The Washington Post is a-buzzing, due to the fact that the White House Head Florist, Laura Dowling, has left, and nobody will say why:


[T]he recent exit of head florist Laura Dowling, who’d been in the job since 2009, has been a much quieter affair. So hush hush, in fact, that most outside of 1600 Penn knew nothing about it. There’s still no official comment on why Dowling is no longer at the White House, but according to a source with close ties to current residence staffers, she was escorted from the building on Friday Feb. 13.

When asked why she doesn't come do nice flowers at the White House anymore, Dowling issued a statement THROUGH HER LAWYER:

Hours after we put in a call to Dowling’s Alexandria floral design shop, Intérieurs et Fleurs, she issued a statement via the law firm Sidley Austin.

▶ [SUPPLIED DATA]
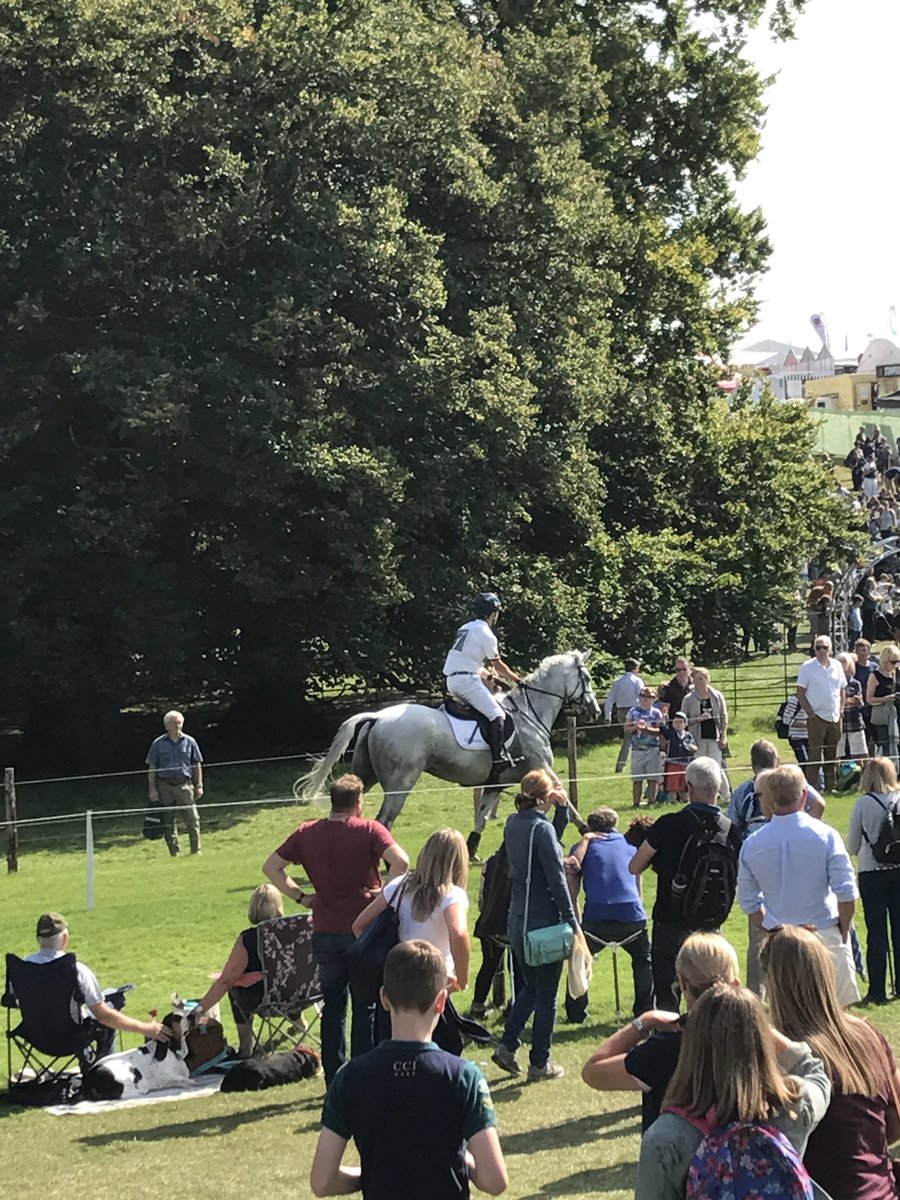turnerandbell's tweet photo. Cross Country day at Burghley https://t.co/sKlGFtxnga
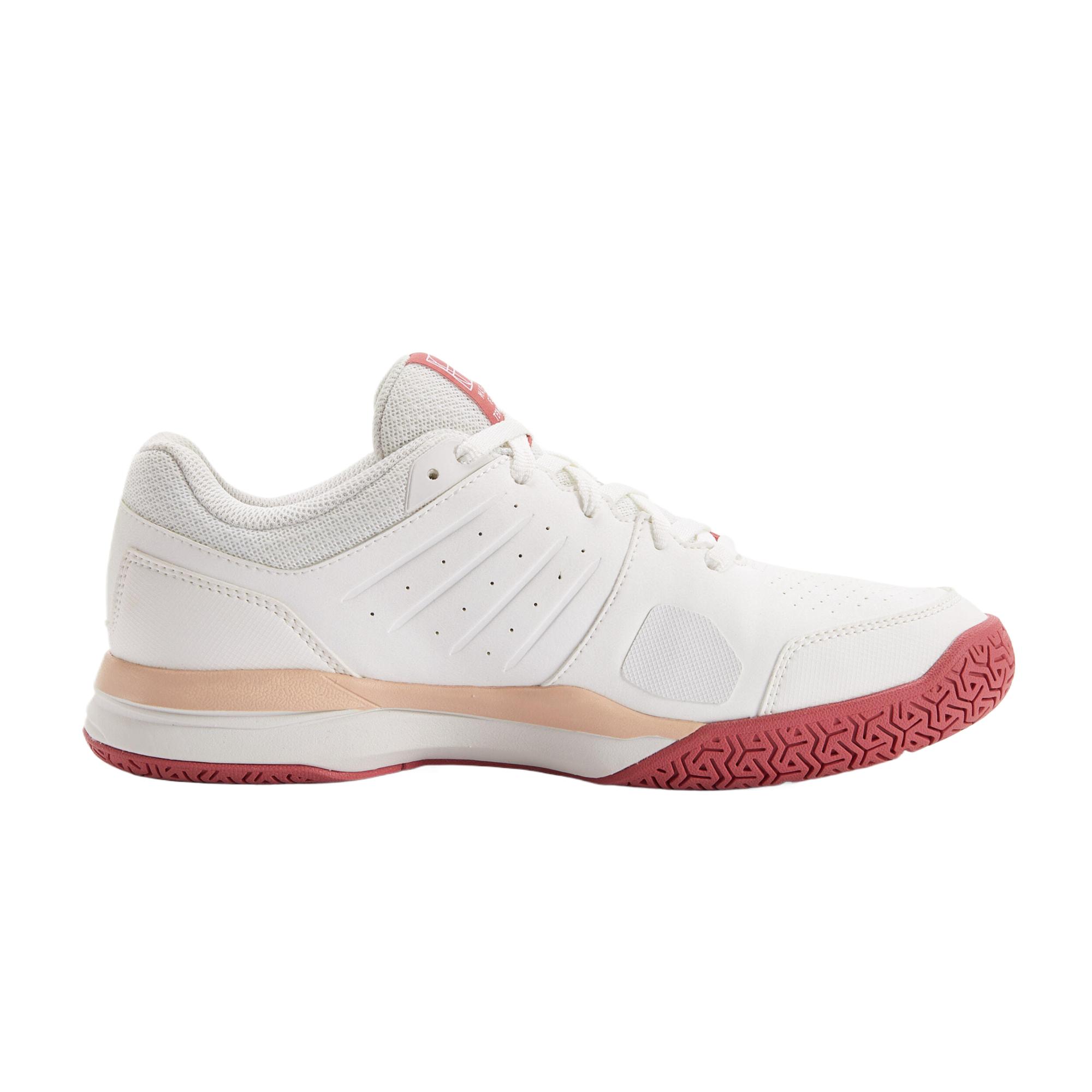 DECATHLON ARTENGO TS500 Low top Tennis Shoes Women’s Ecru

▶ [WORK REQUEST 1] Reproduce the White House florist passage from "[T]he recent exit" up to and including "firm Sidley Austin.".
▶ [WORK REQUEST 2] Carry on the White House florist passage from the point where it stops.

▶ [EXERCISE ANSWER 1]
[T]he recent exit of head florist Laura Dowling, who’d been in the job since 2009, has been a much quieter affair. So hush hush, in fact, that most outside of 1600 Penn knew nothing about it. There’s still no official comment on why Dowling is no longer at the White House, but according to a source with close ties to current residence staffers, she was escorted from the building on Friday Feb. 13.

When asked why she doesn't come do nice flowers at the White House anymore, Dowling issued a statement THROUGH HER LAWYER:

Hours after we put in a call to Dowling’s Alexandria floral design shop, Intérieurs et Fleurs, she issued a statement via the law firm Sidley Austin.

▶ [EXERCISE ANSWER 2]
“After almost 6 years as Chief Floral Designer at the White House, I have resigned in order to pursue exciting new opportunities and explore my passion for floral artistry and design,” she said. “Over the next few weeks and months, I’ll be launching a new platform for my work as an author, speaker, instructor and design consultant that builds on the creative ideas and partnerships I’ve formed during my tenure there. It’s been such an honor to work at the White House and I will always be grateful for this incredible opportunity.”

First off, Laura Dowling, well done on the French rhyming in the name of your business. We are not aware of all French traditions, and have no idea whether they like rhymes, but it definitely sounds like a cute thing an American would do.

But she was "escorted" from the White House! Sounds serious! The anonymous "source" in the White House said they don't know the reason Dowling is gone, but that he/she could "think of a few." So can Wonkette!

Possibility #1: She just decided to change jobs, oh well.

Possibility #2: Michelle Obama fired her, probably for stealing vegetables from the White House garden to use in her arrangements. The article does state that decisions like these come from The Top, AKA, the First Lady, and Ms. Obama was planning to force that kale down preschoolers' throats, it was NOT for decoration. She fired the pastry chef in a similar fashion, doncha know.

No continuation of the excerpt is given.